PROBLEM DETAILS:
Every line from the one with "What span lies" to the end of the data needs to be copied exactly, and no line before it.
★ ★ ★ ★ ★
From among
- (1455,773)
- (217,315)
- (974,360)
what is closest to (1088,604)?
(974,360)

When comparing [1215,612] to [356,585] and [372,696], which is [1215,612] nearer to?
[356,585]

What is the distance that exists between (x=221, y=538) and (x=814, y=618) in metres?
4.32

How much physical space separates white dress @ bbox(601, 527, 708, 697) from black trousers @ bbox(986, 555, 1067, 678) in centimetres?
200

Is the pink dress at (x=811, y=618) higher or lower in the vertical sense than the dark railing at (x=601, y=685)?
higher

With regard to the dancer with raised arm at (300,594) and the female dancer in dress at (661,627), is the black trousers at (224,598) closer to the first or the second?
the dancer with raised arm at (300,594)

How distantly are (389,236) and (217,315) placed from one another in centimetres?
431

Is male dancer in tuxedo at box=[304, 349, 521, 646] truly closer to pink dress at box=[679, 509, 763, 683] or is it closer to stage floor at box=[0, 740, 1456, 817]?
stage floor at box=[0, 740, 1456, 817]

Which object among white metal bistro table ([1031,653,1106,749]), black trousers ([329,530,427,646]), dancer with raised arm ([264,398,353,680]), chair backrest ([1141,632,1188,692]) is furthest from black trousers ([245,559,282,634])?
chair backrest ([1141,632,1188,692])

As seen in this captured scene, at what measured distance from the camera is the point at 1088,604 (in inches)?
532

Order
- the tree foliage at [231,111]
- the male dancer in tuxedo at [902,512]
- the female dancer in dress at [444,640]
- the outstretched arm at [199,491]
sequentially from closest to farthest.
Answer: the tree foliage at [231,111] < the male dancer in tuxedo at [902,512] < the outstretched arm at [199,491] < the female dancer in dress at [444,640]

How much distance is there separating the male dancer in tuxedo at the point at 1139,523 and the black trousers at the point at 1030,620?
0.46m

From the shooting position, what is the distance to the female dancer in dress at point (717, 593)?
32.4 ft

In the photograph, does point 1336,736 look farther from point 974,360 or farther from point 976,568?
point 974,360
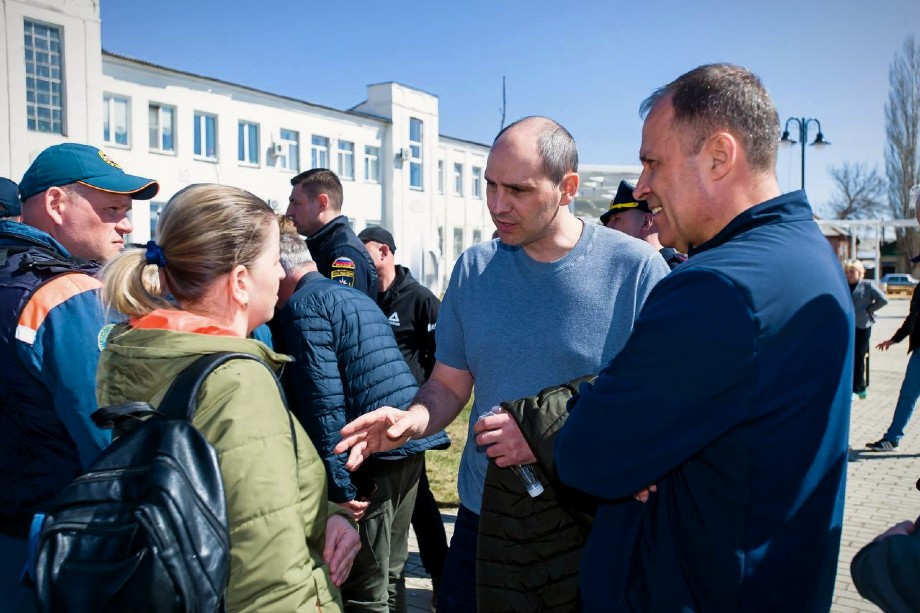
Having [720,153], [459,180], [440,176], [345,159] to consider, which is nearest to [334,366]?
[720,153]

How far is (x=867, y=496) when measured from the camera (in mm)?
6535

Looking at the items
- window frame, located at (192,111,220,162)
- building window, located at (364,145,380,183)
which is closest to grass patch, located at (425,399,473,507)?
window frame, located at (192,111,220,162)

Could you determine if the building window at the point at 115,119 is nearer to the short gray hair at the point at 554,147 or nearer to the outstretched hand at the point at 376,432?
the short gray hair at the point at 554,147

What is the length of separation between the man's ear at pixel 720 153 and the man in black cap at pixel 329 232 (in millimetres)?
3482

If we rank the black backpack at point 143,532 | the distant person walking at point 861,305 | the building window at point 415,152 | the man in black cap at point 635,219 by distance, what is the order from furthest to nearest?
1. the building window at point 415,152
2. the distant person walking at point 861,305
3. the man in black cap at point 635,219
4. the black backpack at point 143,532

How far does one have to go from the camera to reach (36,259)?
2545 mm

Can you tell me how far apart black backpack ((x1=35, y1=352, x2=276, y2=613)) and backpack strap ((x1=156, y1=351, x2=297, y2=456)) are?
0.09ft

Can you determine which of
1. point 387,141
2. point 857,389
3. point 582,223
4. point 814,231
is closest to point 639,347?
point 814,231

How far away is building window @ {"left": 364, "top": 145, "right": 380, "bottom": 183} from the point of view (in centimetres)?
3550

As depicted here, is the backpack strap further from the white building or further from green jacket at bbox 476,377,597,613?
the white building

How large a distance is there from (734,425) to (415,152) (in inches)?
1471

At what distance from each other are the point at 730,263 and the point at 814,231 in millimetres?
329

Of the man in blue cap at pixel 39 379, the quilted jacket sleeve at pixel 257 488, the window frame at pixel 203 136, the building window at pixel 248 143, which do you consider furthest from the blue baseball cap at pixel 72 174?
the building window at pixel 248 143

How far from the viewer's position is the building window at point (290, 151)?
99.5 ft
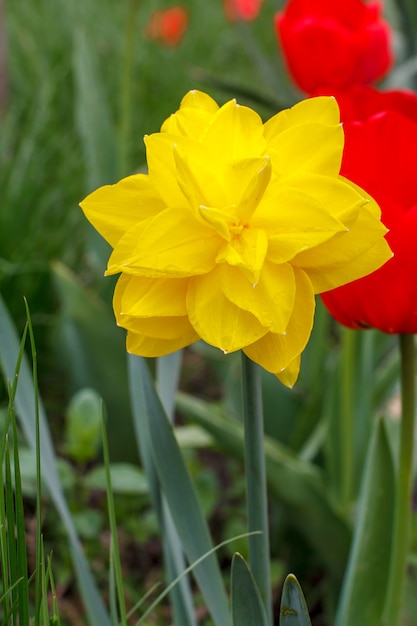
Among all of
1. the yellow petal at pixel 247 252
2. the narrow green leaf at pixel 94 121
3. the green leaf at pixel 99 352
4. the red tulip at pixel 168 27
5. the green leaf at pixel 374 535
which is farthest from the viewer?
the red tulip at pixel 168 27

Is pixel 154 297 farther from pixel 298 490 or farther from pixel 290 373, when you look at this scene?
pixel 298 490

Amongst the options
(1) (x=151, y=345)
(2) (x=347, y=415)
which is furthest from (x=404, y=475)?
(2) (x=347, y=415)

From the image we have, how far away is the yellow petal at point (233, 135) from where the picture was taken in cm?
40

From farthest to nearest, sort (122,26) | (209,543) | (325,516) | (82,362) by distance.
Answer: (122,26) → (82,362) → (325,516) → (209,543)

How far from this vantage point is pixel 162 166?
393 millimetres

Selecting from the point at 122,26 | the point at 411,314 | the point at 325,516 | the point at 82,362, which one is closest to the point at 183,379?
the point at 82,362

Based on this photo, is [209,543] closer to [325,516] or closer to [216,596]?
[216,596]

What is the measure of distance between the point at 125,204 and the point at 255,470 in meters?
0.17

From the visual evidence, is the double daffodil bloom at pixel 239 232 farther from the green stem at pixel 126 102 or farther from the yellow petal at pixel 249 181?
the green stem at pixel 126 102

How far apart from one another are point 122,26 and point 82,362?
1585 millimetres

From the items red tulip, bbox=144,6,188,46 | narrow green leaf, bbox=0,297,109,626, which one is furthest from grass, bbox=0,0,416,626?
red tulip, bbox=144,6,188,46

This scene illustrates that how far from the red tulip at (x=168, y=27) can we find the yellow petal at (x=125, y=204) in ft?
6.49

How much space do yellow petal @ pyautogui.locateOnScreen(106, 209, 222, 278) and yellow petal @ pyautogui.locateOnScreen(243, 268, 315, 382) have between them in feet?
0.15

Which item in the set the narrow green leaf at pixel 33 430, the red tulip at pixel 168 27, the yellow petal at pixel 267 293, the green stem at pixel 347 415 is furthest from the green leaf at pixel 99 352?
the red tulip at pixel 168 27
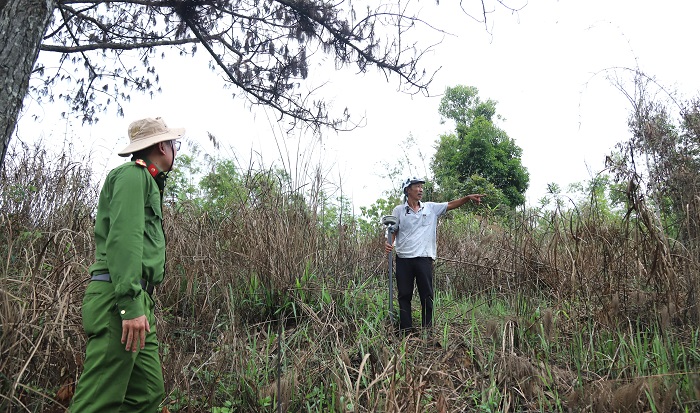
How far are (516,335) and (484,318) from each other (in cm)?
63

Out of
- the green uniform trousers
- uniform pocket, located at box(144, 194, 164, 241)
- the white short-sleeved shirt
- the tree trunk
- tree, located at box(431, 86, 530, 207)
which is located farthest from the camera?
tree, located at box(431, 86, 530, 207)

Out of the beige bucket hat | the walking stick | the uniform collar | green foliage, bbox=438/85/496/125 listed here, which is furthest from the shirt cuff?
green foliage, bbox=438/85/496/125

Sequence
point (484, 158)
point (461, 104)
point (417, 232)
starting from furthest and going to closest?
point (461, 104), point (484, 158), point (417, 232)

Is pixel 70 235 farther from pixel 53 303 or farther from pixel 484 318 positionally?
pixel 484 318

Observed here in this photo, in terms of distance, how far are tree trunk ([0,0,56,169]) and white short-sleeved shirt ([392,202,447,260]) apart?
3732 millimetres

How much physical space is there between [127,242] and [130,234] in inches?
1.6

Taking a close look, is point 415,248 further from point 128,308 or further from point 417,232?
point 128,308

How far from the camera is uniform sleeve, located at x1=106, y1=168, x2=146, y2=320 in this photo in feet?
7.88

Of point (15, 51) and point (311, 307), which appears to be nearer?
point (15, 51)

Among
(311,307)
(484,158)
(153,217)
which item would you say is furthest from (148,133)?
(484,158)

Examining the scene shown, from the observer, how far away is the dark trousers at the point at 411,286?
211 inches

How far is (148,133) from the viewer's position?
283cm

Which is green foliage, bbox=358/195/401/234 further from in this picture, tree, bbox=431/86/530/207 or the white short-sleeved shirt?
tree, bbox=431/86/530/207

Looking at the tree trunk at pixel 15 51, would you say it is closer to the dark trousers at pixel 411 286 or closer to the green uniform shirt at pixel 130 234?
the green uniform shirt at pixel 130 234
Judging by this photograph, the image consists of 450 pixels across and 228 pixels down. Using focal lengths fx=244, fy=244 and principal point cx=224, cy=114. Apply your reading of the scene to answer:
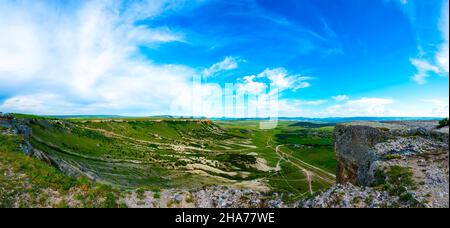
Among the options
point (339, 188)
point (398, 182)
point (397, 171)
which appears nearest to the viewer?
point (398, 182)

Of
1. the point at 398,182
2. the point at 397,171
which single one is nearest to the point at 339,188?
the point at 398,182

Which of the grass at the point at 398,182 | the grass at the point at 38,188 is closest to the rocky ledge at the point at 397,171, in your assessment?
the grass at the point at 398,182

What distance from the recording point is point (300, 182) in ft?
224

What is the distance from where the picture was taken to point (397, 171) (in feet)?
50.2

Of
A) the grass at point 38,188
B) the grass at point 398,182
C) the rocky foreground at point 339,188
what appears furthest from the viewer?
the grass at point 38,188

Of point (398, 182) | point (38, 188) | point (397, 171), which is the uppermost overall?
point (397, 171)

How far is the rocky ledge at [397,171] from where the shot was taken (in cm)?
1273

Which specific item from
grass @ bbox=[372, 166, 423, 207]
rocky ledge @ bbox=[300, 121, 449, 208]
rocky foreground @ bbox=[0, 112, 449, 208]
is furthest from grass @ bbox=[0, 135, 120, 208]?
grass @ bbox=[372, 166, 423, 207]

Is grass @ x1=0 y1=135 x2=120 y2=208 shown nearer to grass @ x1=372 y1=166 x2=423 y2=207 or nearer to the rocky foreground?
the rocky foreground

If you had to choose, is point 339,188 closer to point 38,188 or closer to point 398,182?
point 398,182

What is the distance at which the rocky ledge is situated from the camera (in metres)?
12.7

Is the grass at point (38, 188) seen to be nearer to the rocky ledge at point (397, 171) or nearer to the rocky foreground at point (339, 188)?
the rocky foreground at point (339, 188)
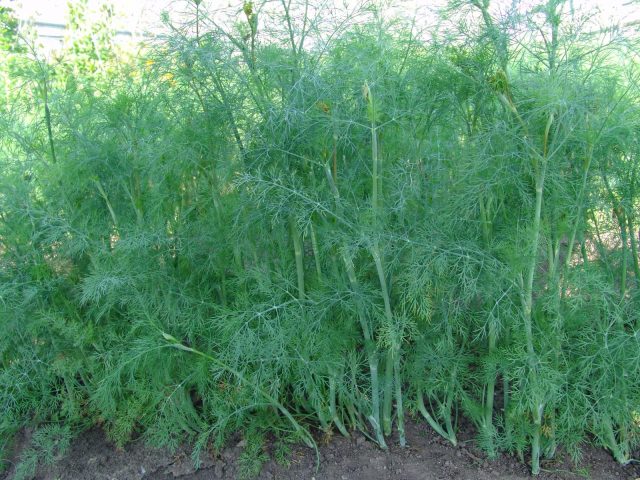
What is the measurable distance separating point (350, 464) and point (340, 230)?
4.27 ft

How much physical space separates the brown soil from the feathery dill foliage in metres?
0.10

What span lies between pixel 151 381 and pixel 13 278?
39.3 inches

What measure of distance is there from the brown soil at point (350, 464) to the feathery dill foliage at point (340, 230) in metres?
0.10

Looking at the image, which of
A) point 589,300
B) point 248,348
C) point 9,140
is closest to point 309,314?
point 248,348

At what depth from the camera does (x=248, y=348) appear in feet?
9.31

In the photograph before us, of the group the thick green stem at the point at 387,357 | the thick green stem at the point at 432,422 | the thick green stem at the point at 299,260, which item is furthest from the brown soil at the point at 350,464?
the thick green stem at the point at 299,260

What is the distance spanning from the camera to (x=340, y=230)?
281 cm

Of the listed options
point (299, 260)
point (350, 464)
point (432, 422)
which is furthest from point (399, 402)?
point (299, 260)

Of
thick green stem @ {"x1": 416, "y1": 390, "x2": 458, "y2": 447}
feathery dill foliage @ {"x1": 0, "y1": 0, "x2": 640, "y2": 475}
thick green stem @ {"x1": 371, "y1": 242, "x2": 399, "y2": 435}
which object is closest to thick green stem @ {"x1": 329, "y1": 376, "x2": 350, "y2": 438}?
feathery dill foliage @ {"x1": 0, "y1": 0, "x2": 640, "y2": 475}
★ ★ ★ ★ ★
RESPONSE BELOW:
What span lies between pixel 151 381 and pixel 13 278?
39.3 inches

What measure of distance is there from the brown soil at point (350, 464) to the feathery dill foliage at point (340, 230) in metres?
0.10

Looking at the image, which of
A) point 589,300
B) point 248,348
C) point 9,140
is closest to point 309,314?
point 248,348

At what depth from the camera does (x=248, y=348) appear in feet?
9.31

In the photograph before us, of the group the thick green stem at the point at 387,357 | the thick green stem at the point at 432,422 | the thick green stem at the point at 299,260, which item is furthest from the brown soil at the point at 350,464?
the thick green stem at the point at 299,260

What is the distance spanning from the camera to (x=340, y=230)?
281 cm

Of the listed options
point (299, 260)
point (350, 464)
point (432, 422)
which is furthest from point (399, 402)?
point (299, 260)

Of
thick green stem @ {"x1": 416, "y1": 390, "x2": 458, "y2": 447}
feathery dill foliage @ {"x1": 0, "y1": 0, "x2": 640, "y2": 475}
thick green stem @ {"x1": 371, "y1": 242, "x2": 399, "y2": 435}
which object is closest to thick green stem @ {"x1": 329, "y1": 376, "x2": 350, "y2": 438}?
feathery dill foliage @ {"x1": 0, "y1": 0, "x2": 640, "y2": 475}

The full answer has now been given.